Ahady was addressing the Delhi Investment Summit on Afghanistan jointly organised by Confederation of Indian Industry (CII) in partnership with Government of India and Afghanistan government.

He said foreign investments can be made in various sectors and these companies can produce goods that could be sold in the domestic market and abroad.

It would also give employment to locals while the companies can make a healthy profit, he said.

The objective of the summit is to attract foreign investments from India to Afghanistan.

Ahady said the level of security is well above that is needed for economic development.

India, which has played a major role in reconstruction of the war-torn country, has invested about USD 25 million in different areas in the region in the last 10 years.

The minister said Afghanistan has created a business-friendly legal regime, and is also building a modern infrastructure.

"Our income tax law emphasises simplicity and our tax rates are the lowest in the region. Our investment law is also very investor-friendly".

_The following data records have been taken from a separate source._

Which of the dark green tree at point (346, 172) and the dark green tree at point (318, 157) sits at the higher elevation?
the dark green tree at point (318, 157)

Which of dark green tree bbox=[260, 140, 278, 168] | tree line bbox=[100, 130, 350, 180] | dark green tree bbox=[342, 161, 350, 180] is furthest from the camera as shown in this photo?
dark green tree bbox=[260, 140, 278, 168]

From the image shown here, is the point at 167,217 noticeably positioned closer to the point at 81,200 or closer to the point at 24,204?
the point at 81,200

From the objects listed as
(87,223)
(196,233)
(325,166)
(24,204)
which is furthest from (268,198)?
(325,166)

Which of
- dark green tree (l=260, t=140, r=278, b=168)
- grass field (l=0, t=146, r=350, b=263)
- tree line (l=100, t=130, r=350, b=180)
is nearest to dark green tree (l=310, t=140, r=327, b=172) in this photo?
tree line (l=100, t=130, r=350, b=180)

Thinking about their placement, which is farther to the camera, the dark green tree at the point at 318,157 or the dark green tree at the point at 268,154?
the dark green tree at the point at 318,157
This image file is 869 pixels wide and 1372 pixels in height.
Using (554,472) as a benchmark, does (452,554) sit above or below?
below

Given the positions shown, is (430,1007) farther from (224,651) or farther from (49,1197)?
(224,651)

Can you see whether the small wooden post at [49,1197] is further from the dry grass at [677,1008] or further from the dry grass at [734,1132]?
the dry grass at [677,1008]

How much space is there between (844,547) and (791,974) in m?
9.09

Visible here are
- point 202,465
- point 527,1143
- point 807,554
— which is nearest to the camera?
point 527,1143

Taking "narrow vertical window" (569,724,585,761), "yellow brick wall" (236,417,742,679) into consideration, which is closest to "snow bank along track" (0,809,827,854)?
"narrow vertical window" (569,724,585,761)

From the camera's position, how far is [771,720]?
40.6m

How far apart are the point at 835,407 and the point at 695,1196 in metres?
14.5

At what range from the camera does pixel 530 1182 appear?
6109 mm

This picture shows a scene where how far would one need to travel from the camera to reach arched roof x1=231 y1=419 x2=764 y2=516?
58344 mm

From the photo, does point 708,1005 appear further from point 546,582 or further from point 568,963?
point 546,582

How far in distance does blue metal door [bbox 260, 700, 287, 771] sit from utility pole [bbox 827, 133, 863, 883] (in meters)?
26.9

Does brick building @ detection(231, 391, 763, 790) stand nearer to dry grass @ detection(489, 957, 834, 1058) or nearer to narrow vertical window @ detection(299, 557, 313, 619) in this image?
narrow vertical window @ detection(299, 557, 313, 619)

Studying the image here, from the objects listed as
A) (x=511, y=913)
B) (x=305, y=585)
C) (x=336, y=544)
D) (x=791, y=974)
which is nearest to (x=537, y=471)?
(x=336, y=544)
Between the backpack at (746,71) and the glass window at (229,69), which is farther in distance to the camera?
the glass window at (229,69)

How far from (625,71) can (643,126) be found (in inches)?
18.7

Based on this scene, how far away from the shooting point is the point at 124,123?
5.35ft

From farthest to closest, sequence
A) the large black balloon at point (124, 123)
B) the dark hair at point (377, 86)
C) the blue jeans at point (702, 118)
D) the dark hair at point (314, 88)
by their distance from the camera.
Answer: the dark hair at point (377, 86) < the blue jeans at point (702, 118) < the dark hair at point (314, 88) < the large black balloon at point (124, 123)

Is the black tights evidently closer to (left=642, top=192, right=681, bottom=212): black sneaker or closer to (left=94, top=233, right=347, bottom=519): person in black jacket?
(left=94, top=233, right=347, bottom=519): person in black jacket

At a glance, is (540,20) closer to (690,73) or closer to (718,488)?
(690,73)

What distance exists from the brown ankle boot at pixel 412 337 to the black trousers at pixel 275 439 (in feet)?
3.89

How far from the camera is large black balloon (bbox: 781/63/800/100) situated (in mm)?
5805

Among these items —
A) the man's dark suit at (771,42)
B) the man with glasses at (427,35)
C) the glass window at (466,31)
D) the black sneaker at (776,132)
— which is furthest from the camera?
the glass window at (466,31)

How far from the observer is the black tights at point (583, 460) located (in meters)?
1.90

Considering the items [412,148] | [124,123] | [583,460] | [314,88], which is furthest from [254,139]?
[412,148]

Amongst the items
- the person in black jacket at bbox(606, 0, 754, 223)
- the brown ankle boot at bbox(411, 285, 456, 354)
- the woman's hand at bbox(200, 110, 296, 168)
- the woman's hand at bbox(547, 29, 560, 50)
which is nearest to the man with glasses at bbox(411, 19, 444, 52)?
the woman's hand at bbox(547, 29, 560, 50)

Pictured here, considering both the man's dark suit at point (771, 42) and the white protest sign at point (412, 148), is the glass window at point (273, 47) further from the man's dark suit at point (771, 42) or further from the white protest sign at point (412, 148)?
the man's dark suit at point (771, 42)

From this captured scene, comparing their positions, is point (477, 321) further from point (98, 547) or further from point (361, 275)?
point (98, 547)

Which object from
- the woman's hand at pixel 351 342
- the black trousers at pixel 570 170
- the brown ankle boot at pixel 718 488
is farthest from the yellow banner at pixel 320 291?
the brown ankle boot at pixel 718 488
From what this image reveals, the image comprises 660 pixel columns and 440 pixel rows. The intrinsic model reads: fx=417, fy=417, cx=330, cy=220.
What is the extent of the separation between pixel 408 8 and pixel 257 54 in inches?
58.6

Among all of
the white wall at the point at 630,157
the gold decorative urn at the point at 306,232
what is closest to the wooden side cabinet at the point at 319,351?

The country has expertise in areas like cement, handmade carpets, marbles and fruit processing, he said.

On bilateral trade, he said, the potential areas for exports from Afghanistan to India are agricultural products and carpets, while imports from India include industrial goods.

In 2010-11, the bilateral trade between the two countries stood at a mere $500 million.

To a query, Afghanistan Finance Minister Hazrat Omar Zakhilwal said his country upholds world's best practices.

"We uphold to world's best practices... you should ask the participants of the Indian consortium that won contracts, what their experience in Afghanistan was. They will tell we were probably fairest, corruption free and all that" he told reporters.